This is an example of task's input and output bindings.

Each binding defines variable that receives the data ('variable' attribute). In case of input bindings it is a task input variable and in case of output bindings it is a process instance variable. In this example, first input binding defines that 'requestor' task input variable will receive the value of 'requestedByName' process variable. 'CopyVar' binding type means that the binding is a simple value copy - from sourceVariable to variable.
The output binding above is more interesting. It is a binding for managerApprovalDecision process variable and this is expression-based binding (type="Expr"). It means that in order to get the value for managerApprovalDecision, expression will be evaluated. Here the expression is 'decision' - so it returns a value of 'decision' task variable. Of course, expressions can be more complex.

Data types

NGinn has built-in support for several basic data types, but the list of types can be extended by custom type definitions.
Supported basic types are:
  • string
  • int
  • double
  • date
  • datetime (time stamp)
  • future releases may add more simple types
Complex data structures can be built out of simple types, in a recursive way. Each process definition contains 'processDataTypes' section, where custom data types can be defined.
There are two kinds of custom data types that can be defined in NGinn - records (structs, similar to C/C# structs) and enums (enumeration of possible values).
Here's an example of a struct:

<processDataTypes>
<struct name="OrderItem">
<member name="code" type="string" required="true" />
<member name="name" type="string" required="true" />
<member name="quantity" type="int" required="true" />
</struct>
</processDataTypes>

This is a definition of 'OrderItem' type, which is a struct with three fields: 'code', 'name' and 'quantity'. Each field si required and is single value (not an array).
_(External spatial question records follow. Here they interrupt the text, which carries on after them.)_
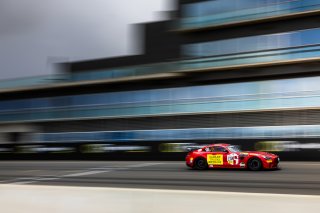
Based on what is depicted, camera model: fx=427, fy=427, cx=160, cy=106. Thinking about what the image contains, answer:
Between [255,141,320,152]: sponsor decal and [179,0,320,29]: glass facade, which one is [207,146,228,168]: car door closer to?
[255,141,320,152]: sponsor decal

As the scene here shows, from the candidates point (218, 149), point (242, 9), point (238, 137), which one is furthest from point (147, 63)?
point (218, 149)

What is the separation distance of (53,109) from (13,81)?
5.69 m

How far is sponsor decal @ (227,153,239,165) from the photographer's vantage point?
56.1 feet

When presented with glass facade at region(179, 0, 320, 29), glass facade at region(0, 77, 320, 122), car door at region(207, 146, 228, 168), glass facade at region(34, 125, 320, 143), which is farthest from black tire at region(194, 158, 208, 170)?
glass facade at region(179, 0, 320, 29)

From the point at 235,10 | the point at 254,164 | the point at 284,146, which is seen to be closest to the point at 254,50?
the point at 235,10

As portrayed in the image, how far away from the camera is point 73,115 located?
114ft

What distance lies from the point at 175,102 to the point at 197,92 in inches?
69.7

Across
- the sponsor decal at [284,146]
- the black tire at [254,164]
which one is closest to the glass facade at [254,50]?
the sponsor decal at [284,146]

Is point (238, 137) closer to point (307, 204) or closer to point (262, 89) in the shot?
point (262, 89)

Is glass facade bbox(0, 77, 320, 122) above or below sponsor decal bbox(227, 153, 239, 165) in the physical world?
above

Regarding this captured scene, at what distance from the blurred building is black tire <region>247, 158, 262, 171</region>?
720 cm

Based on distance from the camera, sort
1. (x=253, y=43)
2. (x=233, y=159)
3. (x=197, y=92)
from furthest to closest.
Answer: (x=197, y=92)
(x=253, y=43)
(x=233, y=159)

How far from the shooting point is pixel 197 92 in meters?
29.6

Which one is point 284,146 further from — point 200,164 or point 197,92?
point 197,92
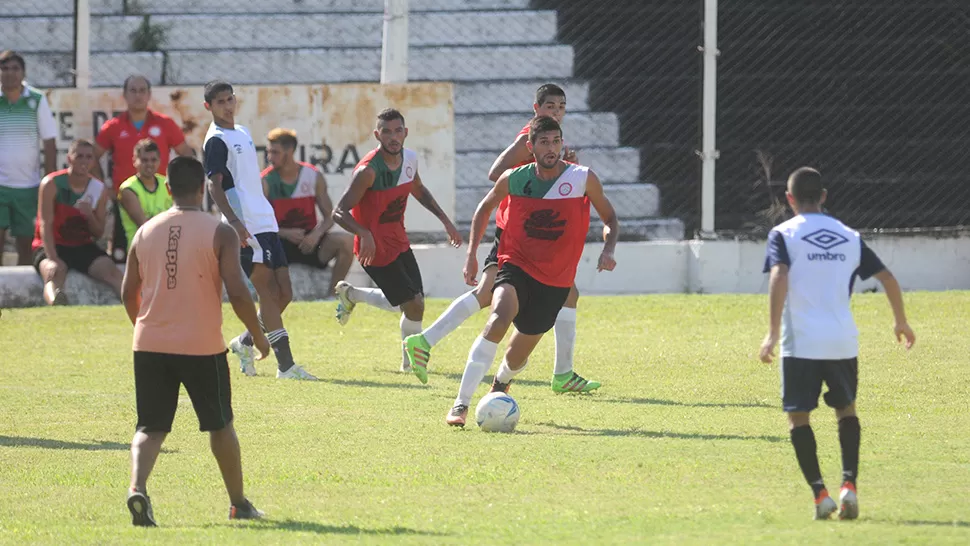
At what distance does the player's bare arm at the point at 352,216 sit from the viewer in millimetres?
11398

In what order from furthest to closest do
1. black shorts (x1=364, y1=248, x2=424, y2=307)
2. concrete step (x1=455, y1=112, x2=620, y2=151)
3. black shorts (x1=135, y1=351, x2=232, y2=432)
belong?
concrete step (x1=455, y1=112, x2=620, y2=151) → black shorts (x1=364, y1=248, x2=424, y2=307) → black shorts (x1=135, y1=351, x2=232, y2=432)

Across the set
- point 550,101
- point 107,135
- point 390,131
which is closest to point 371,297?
point 390,131

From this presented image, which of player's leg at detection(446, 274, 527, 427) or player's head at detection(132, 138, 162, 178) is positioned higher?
player's head at detection(132, 138, 162, 178)

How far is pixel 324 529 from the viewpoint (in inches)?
256

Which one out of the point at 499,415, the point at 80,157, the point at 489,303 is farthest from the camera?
the point at 80,157

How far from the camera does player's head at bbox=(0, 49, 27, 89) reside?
15992 millimetres

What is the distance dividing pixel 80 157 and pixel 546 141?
7410 mm

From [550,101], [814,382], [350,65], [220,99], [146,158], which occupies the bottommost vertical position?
[814,382]

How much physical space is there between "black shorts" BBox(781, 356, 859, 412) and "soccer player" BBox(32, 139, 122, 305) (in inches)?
398

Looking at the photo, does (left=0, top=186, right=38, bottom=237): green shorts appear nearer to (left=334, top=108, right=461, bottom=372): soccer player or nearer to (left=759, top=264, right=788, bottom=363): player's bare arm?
(left=334, top=108, right=461, bottom=372): soccer player

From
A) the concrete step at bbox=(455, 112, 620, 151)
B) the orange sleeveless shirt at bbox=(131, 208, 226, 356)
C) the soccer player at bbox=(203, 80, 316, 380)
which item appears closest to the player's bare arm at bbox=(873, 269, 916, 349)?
the orange sleeveless shirt at bbox=(131, 208, 226, 356)

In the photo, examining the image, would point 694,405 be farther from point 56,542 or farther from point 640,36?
point 640,36

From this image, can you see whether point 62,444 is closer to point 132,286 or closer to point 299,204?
point 132,286

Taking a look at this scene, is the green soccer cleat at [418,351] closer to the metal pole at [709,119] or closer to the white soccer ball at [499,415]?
the white soccer ball at [499,415]
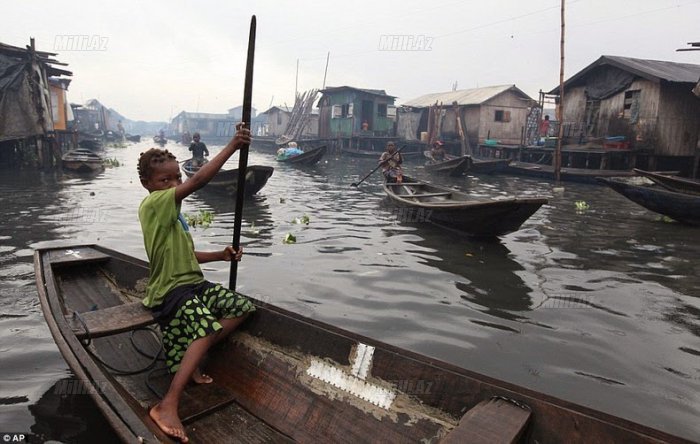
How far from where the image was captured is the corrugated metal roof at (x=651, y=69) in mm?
18484

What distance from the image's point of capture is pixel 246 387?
336cm

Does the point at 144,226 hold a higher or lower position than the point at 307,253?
higher

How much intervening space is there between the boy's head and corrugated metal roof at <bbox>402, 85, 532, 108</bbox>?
29.1 meters

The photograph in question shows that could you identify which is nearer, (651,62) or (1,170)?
(1,170)

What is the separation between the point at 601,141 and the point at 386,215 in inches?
594

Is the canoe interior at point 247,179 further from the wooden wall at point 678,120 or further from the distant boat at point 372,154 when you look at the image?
the distant boat at point 372,154

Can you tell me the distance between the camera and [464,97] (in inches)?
1277

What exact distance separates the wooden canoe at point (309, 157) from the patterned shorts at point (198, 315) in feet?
70.8

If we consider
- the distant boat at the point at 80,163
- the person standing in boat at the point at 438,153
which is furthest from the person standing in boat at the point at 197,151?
the person standing in boat at the point at 438,153

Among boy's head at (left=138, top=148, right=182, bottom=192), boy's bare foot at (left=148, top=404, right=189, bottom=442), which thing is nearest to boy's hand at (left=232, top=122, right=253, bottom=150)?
boy's head at (left=138, top=148, right=182, bottom=192)

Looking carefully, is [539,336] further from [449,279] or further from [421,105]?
[421,105]

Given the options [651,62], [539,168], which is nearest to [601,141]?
[539,168]

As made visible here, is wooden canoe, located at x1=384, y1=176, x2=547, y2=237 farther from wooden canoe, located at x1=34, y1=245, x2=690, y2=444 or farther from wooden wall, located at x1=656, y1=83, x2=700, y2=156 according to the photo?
wooden wall, located at x1=656, y1=83, x2=700, y2=156

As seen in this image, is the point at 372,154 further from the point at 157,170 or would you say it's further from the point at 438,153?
the point at 157,170
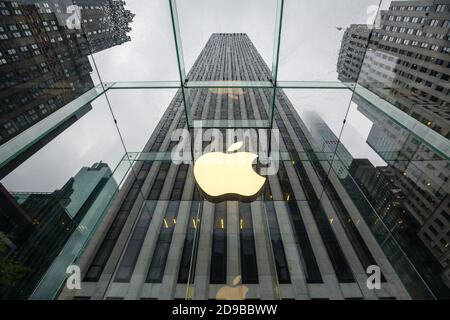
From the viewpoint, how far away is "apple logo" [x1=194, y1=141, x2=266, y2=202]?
4.17m

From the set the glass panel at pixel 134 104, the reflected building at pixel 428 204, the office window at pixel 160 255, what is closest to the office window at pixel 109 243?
the office window at pixel 160 255

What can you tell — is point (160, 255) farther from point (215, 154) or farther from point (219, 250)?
point (215, 154)

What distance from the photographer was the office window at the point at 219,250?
946 cm

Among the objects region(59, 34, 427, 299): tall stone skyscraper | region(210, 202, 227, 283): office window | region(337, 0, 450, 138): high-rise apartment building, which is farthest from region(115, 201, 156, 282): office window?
region(337, 0, 450, 138): high-rise apartment building

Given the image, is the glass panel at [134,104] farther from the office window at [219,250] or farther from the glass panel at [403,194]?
the office window at [219,250]

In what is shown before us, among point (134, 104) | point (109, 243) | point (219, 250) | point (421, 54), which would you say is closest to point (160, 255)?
point (219, 250)

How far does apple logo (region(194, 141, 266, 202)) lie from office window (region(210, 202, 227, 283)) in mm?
4971

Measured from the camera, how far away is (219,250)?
10086 millimetres

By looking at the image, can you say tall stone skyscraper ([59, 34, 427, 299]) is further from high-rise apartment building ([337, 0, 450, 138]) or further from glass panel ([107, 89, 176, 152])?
high-rise apartment building ([337, 0, 450, 138])

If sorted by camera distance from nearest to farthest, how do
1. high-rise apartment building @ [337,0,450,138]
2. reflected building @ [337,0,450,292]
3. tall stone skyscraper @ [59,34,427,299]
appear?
1. tall stone skyscraper @ [59,34,427,299]
2. high-rise apartment building @ [337,0,450,138]
3. reflected building @ [337,0,450,292]

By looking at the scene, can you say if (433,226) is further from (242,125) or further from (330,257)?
(242,125)

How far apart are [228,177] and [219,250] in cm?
742


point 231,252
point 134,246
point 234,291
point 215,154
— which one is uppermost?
point 134,246

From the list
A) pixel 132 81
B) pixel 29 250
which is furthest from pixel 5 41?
pixel 132 81
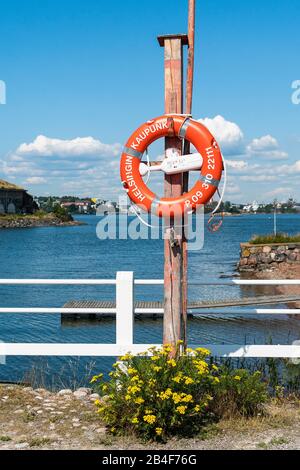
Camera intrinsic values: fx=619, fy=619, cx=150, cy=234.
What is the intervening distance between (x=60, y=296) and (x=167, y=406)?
61.3 ft

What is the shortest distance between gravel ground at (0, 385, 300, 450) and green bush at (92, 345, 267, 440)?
0.34 ft

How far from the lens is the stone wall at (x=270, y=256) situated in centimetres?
2756

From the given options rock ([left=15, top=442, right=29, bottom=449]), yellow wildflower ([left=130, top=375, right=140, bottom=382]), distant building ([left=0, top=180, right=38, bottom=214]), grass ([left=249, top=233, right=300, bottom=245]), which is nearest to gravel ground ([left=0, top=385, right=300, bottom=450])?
rock ([left=15, top=442, right=29, bottom=449])

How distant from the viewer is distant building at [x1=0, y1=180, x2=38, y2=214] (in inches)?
5728

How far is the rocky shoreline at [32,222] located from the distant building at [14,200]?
4.29 meters

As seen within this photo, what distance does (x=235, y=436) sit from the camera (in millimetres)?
4277

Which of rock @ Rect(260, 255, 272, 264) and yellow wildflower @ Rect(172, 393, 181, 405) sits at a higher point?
yellow wildflower @ Rect(172, 393, 181, 405)

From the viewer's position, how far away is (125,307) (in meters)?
5.18

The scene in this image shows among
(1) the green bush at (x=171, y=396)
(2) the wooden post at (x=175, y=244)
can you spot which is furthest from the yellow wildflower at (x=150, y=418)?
(2) the wooden post at (x=175, y=244)

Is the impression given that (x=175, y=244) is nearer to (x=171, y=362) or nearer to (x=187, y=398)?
(x=171, y=362)

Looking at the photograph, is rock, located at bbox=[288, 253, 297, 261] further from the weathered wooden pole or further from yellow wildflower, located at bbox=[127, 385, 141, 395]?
yellow wildflower, located at bbox=[127, 385, 141, 395]

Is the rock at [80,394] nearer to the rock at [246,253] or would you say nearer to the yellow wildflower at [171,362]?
the yellow wildflower at [171,362]

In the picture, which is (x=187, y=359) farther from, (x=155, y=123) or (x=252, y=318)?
(x=252, y=318)
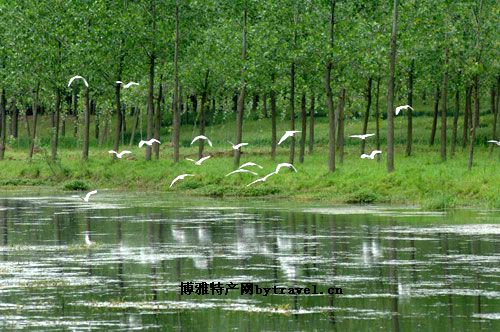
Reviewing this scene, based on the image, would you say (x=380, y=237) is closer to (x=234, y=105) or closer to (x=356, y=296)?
(x=356, y=296)

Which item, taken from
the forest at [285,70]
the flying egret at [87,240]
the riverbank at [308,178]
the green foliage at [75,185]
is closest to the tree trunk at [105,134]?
the forest at [285,70]

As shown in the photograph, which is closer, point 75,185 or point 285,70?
point 285,70

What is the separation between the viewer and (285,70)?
6700 cm

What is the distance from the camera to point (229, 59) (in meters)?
72.2

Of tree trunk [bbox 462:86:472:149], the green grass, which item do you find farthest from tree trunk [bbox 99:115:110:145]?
tree trunk [bbox 462:86:472:149]

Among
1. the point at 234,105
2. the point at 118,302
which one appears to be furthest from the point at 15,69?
the point at 118,302

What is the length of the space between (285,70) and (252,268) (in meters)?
38.6

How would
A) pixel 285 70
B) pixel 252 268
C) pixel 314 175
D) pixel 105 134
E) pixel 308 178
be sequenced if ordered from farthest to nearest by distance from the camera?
pixel 105 134, pixel 285 70, pixel 314 175, pixel 308 178, pixel 252 268

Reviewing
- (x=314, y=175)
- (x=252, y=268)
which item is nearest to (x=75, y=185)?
(x=314, y=175)

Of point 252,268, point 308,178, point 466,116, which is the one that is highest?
point 466,116

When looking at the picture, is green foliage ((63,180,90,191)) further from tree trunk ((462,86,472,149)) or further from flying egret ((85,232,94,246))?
flying egret ((85,232,94,246))

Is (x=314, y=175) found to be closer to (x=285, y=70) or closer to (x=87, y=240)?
(x=285, y=70)

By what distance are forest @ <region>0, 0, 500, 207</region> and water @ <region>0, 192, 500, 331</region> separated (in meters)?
10.1

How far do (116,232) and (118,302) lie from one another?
51.8 ft
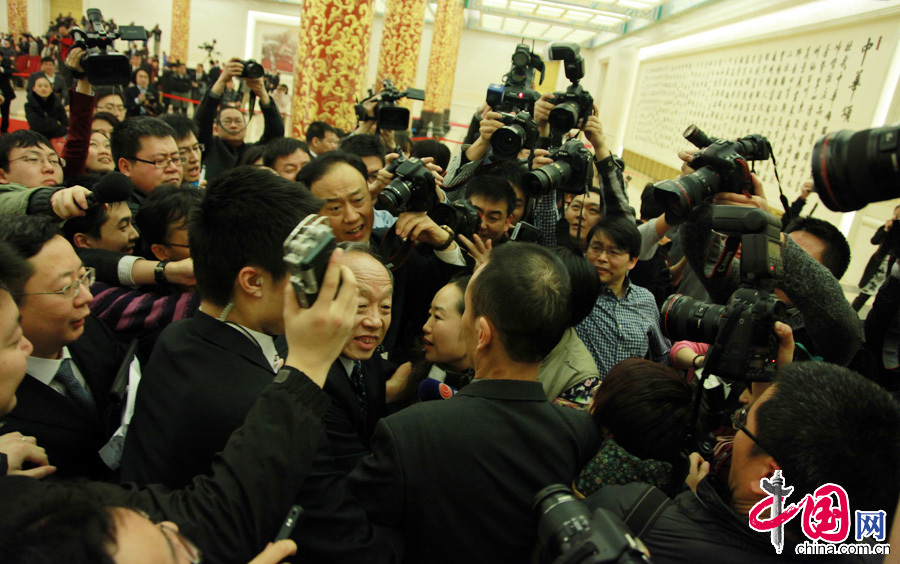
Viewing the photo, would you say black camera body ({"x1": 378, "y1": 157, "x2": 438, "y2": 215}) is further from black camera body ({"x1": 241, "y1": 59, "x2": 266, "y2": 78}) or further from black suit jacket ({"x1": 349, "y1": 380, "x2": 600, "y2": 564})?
black camera body ({"x1": 241, "y1": 59, "x2": 266, "y2": 78})

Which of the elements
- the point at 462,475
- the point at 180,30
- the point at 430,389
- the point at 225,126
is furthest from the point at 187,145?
the point at 180,30

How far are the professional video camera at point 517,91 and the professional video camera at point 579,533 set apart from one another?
242 cm

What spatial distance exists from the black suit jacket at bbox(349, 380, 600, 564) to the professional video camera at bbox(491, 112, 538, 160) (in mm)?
1501

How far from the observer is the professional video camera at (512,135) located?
242cm

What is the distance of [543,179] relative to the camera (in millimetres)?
2156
And here's an enum type with two possible values: YES and NO:

<enum name="YesNo">
<value>NO</value>
<value>YES</value>
</enum>

Process data and XML

Data structures in NGinn are designed so that they can be easily converted to XML and back, so data exchange with external applications is simplified. Process or task data definition can be converted to XML schema, so by defining process or task data structure we also get XML data schemas for data exchange.
For example, let's take some process data definition:


<processDataTypes>
<enum name="YesNo">
<value>NO</value>
<value>YES</value>
</enum>

<enum name="WeekDay">
<value>Sun</value>
<value>Mon</value>
<value>Tue</value>
<value>Wed</value>
<value>Thu</value>
<value>Fri</value>
<value>Sat</value>
</enum>

<struct name="DeStrukt">
<member name="Decision" type="YesNo" required="true" isArray="false" />
<member name="Day" type="WeekDay" required="true" isArray="false" />
</struct>


</processDataTypes>
<variables>
<variable name="value" type="DeStrukt" required="true" dir="In" />
</variables>

This definition contains two enumeration types and one struct type. And here's how it converts to XML schema:

<xs:schema xmlns:xs="http://www.w3.org/2001/XMLSchema">
<xs:simpleType name="YesNo">
<xs:restriction base="xs:string">
<xs:enumeration value="NO" />
<xs:enumeration value="YES" />
</xs:restriction>
</xs:simpleType>
<xs:simpleType name="WeekDay">
<xs:restriction base="xs:string">
<xs:enumeration value="Sun" />
<xs:enumeration value="Mon" />
<xs:enumeration value="Tue" />
<xs:enumeration value="Wed" />
<xs:enumeration value="Thu" />
<xs:enumeration value="Fri" />
<xs:enumeration value="Sat" />
</xs:restriction>
</xs:simpleType>
<xs:complexType name="DeStrukt">
<xs:sequence>
<xs:element name="Decision" type="YesNo" minOccurs="1" maxOccurs="1" />
<xs:element name="Day" type="WeekDay" minOccurs="1" maxOccurs="1" />
</xs:sequence>
</xs:complexType>
<xs:element name="DataStructs">
<xs:complexType>
<xs:sequence>
<xs:element name="value" type="DeStrukt" minOccurs="1" maxOccurs="1" />
</xs:sequence>
</xs:complexType>
</xs:element>
</xs:schema>

Why is it important? Because it defines the structure of XML message with process input data, so we can start new process instance by sending xml similar to this:

<DataStructs>
<value>
<Decision>YES</Decision>
<Day>Fri</Day>
</value>
</DataStructs>

With the XML schema auto-generated from process definition it's much easier to integrate NGinn with external tools. For example - we can take this schema and feed it into Microsoft InfoPath form designer. Then we can design an InfoPath form that can be used to start new process instance, and the InfoPath designer will know the resulting XML data structure from the schema.
Not only process input data can be defined in XML, this applies also to process output data and to task input/output data. This way, XML can be used to integrate NGinn with external applications without introducing custom protocols.

Monday 30 June 2008

A simple process definition example

NGinn is under development and almost every part of it keeps changing. It also happens to the language itself. Currently NGinn is based on XML description of process structure and there is no graphical representation. It is important to have graphical design tools for process graphs, but I think it is too early to develop them -XML form is enough for now. Graphical NGinn representation will be developed after the language becomes stable enough.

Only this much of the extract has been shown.